The researchers argue that their new estimates, which are based on epidemiological records from 1984 to 1988, show that heterosexual transmission accounts for only between 25 and 35 per cent of HIV incidence in Africa.

In contrast, they say, health care exposures caused more HIV than sexual transmission, with contaminated medical injections being the biggest risk. For example, they point out that South Africa and Zimbabwe, which both have a well-established health care infrastructure, have reported unprecedented increases in HIV/AIDS cases.

“High rates of HIV in South Africa have paralleled aggressive efforts to deliver health care to rural populations,” the researchers argue.

The authors of the papers say the scheme to present AIDS in Africa as a heterosexual epidemic was hatched by researchers in developed countries in order to secure media attention. “Nothing captured the attention of editors and news directors like the talk of widespread heterosexual transmission of AIDS,” they say.

They also warn that further delay in reopening the mid-1980s debate about the relative proportion of African HIV from sexual and health care exposures could have serious consequences on African and Asian countries with burgeoning HIV epidemics.

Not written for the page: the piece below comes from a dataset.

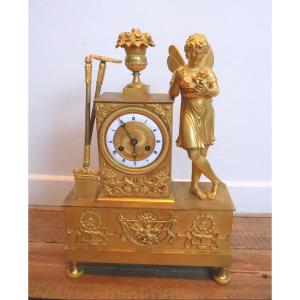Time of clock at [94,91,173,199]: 5:54
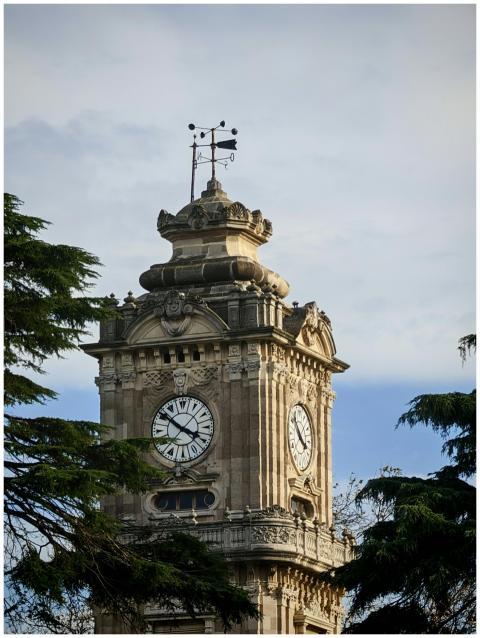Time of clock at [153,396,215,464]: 3:51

But their findings came under widespread criticism shortly after they had been made public. One AIDS researcher, George Shmid, told the UN’s IRIN news service that only about 2.5 per cent of new infections were attributable to unsafe medical care and injections in Africa (although the global figure is estimated by the World Health Organisation to be 5 per cent).

Debbie Bradshaw, a research director at South Africa’s Medical Research Council, told the same news service that the claims made by the researchers reflected “an important issue that should not be ignored, but the extent of it has been over-represented”.